----- DATA FOR REVIEW

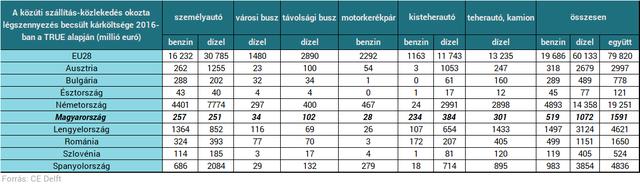 Elképesztően sokba kerülnek a dízelek Magyarországnak - Horribilis számok láttak napvilágot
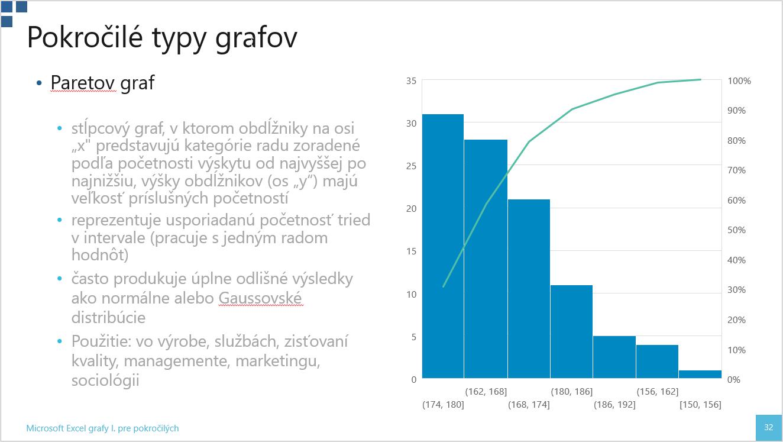 Paretov graf - Excel grafy I
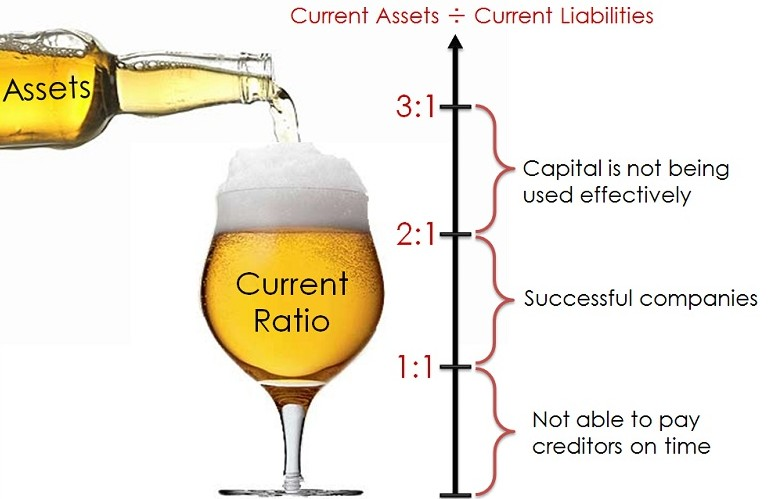an analysis of current ratio using current asset and data is the current ratio Discover how you can use and calculate financial ratios to evaluate the performance of your business and identify using its most liquid assets current ratio.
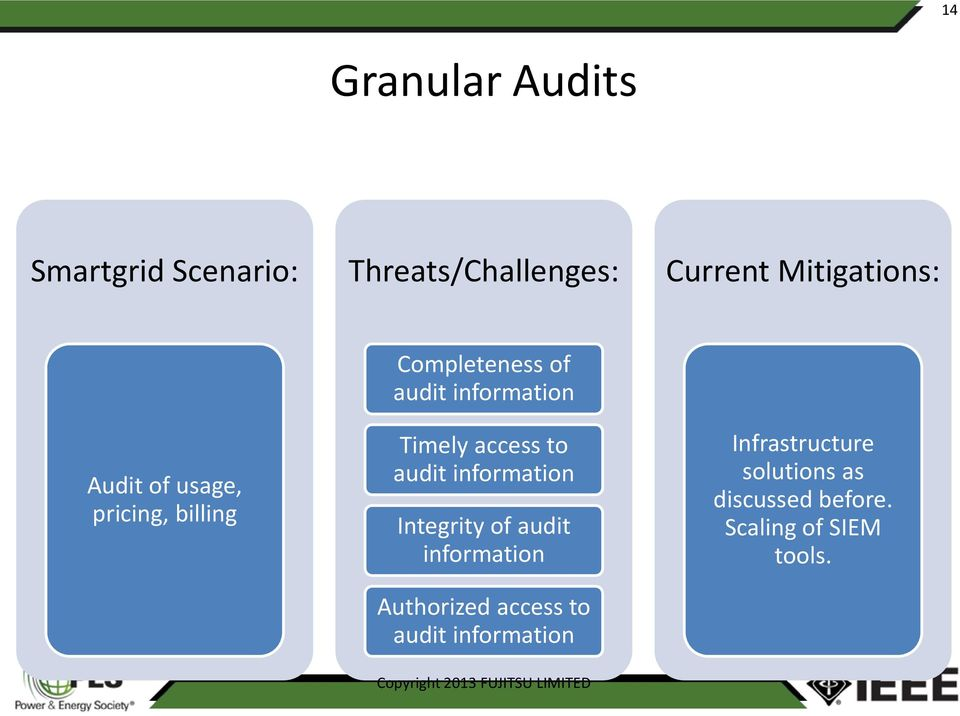information Authorized access to audit information Infrastructure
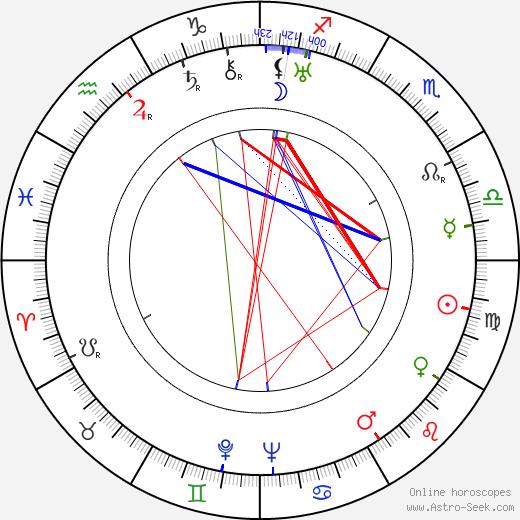 Toivo Pekkanen tema natale, oroscopo, Toivo Pekkanen oroscopi gratuiti, astrologia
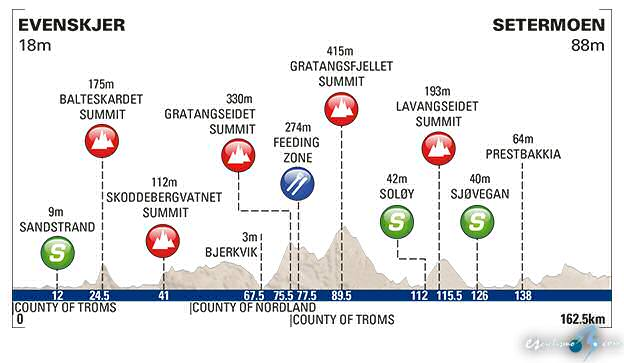 Arctic Race of Norway, 2� etapa: Evenskjer - Setermoen / 162, 5 Km.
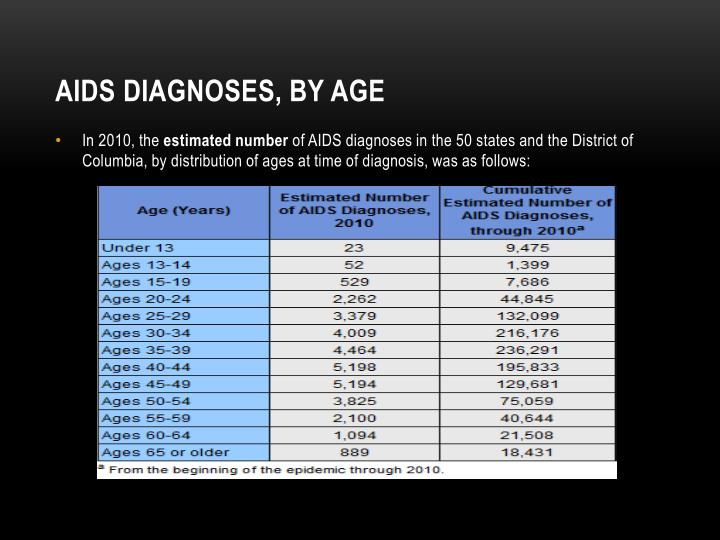 AIDS Diagnoses, by Age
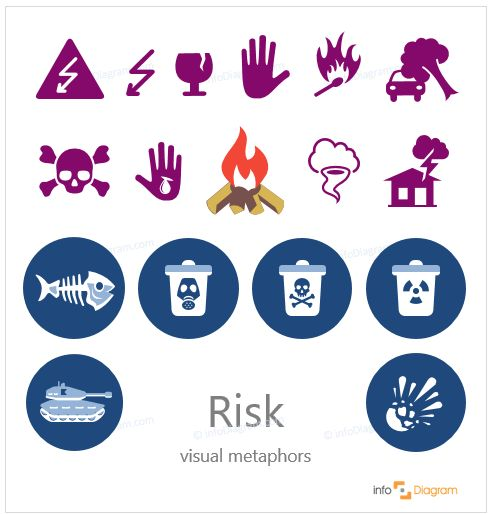 Risk symbols - abstract concept visualization by PowerPoint. Extreme weather risk, severe wind, tornado, house damaged with a hail, car, hit by the tree, caution symbols, skull and crossed bones, fragile objects, danger pictograms, toxic and radioactive waste, poison, poisoned animals,  military symbol, toxic and burning injury,a body wound. Flat editable infographics images.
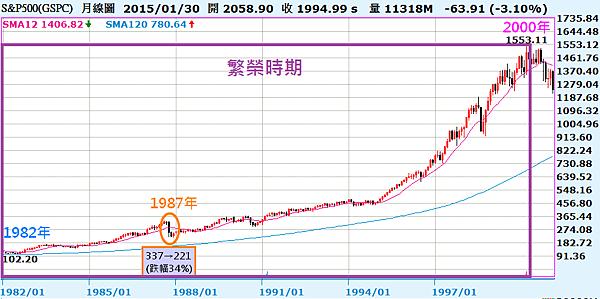 04_標普500指數(1982~2000年)繁榮時期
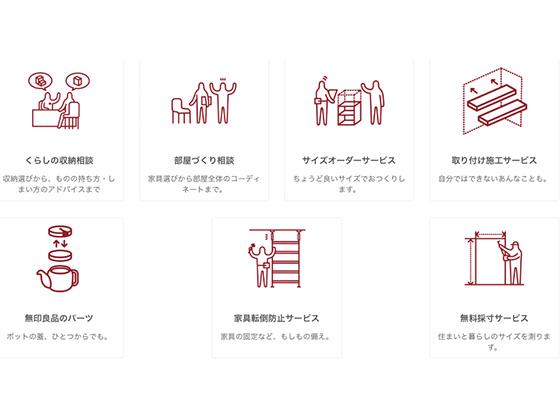 f:id:muji-yuko:20190410022800j:plain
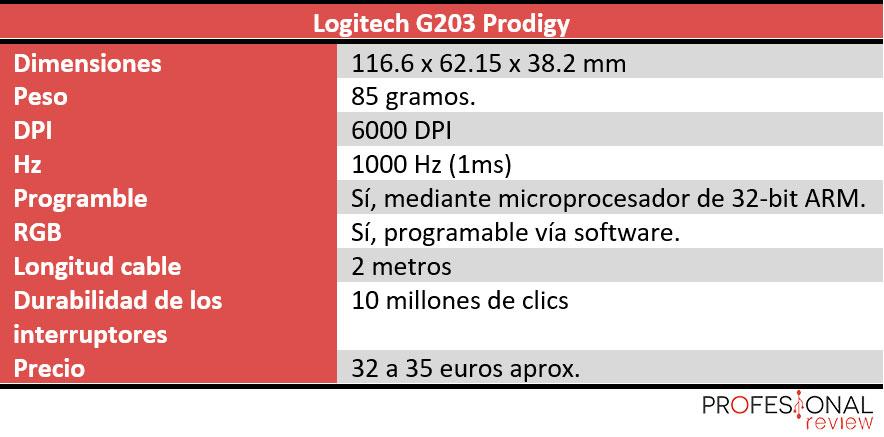 Logitech G203 características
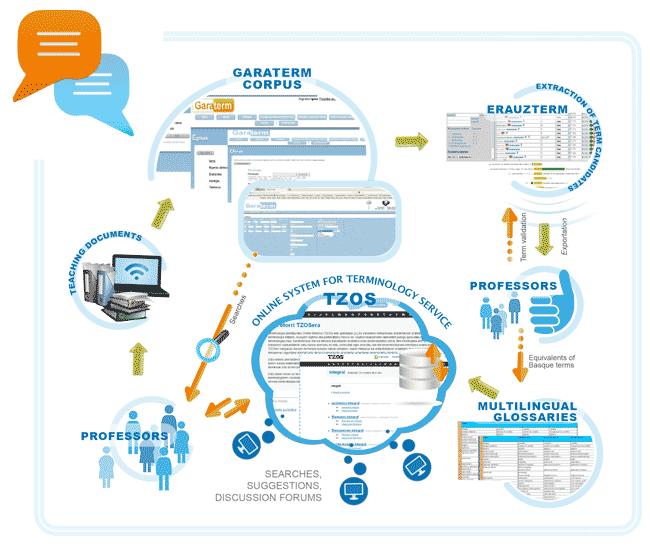 infografia-web-ingles
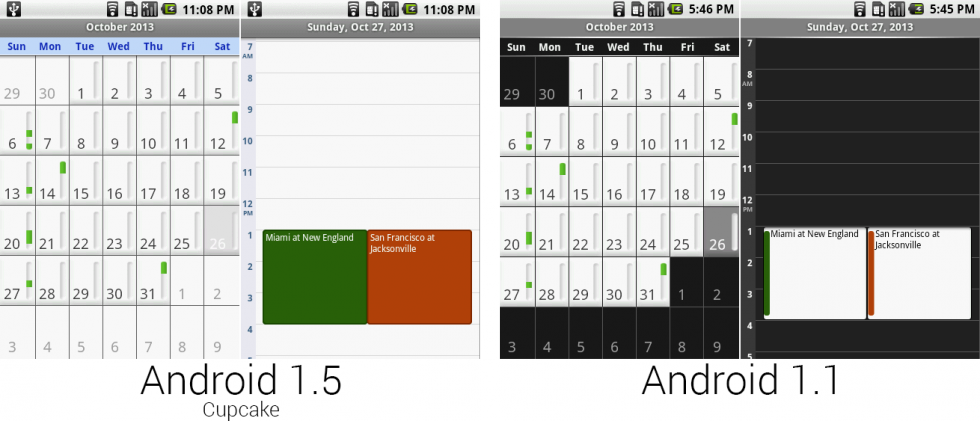 The calendar in Android 1.5 got a lot lighter.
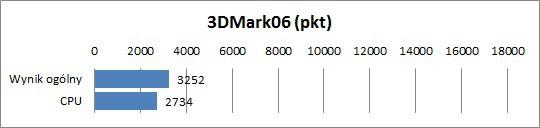 Fujitsu Lifebook P771 - 3DMark06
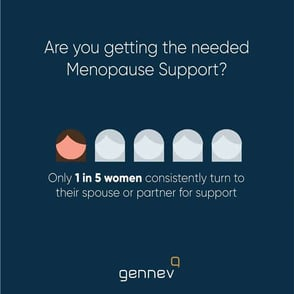 Graphic of Gennev menopause statistic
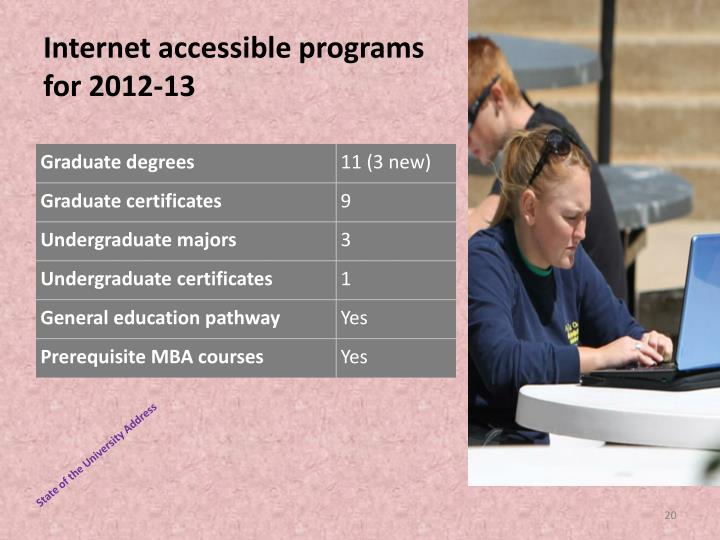 Internet accessible programs for 2012-13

----------

The output should consist of every entry above, printed exactly, with the images removed.

• RESPONSE TO THIS TASK:
 Elképesztően sokba kerülnek a dízelek Magyarországnak - Horribilis számok láttak napvilágot
 Paretov graf - Excel grafy I
an analysis of current ratio using current asset and data is the current ratio Discover how you can use and calculate financial ratios to evaluate the performance of your business and identify using its most liquid assets current ratio.
information Authorized access to audit information Infrastructure
 Toivo Pekkanen tema natale, oroscopo, Toivo Pekkanen oroscopi gratuiti, astrologia
 Arctic Race of Norway, 2� etapa: Evenskjer - Setermoen / 162, 5 Km.
 AIDS Diagnoses, by Age
 Risk symbols - abstract concept visualization by PowerPoint. Extreme weather risk, severe wind, tornado, house damaged with a hail, car, hit by the tree, caution symbols, skull and crossed bones, fragile objects, danger pictograms, toxic and radioactive waste, poison, poisoned animals,  military symbol, toxic and burning injury,a body wound. Flat editable infographics images.
 04_標普500指數(1982~2000年)繁榮時期
 f:id:muji-yuko:20190410022800j:plain
 Logitech G203 características
 infografia-web-ingles
 The calendar in Android 1.5 got a lot lighter.
 Fujitsu Lifebook P771 - 3DMark06
 Graphic of Gennev menopause statistic
 Internet accessible programs for 2012-13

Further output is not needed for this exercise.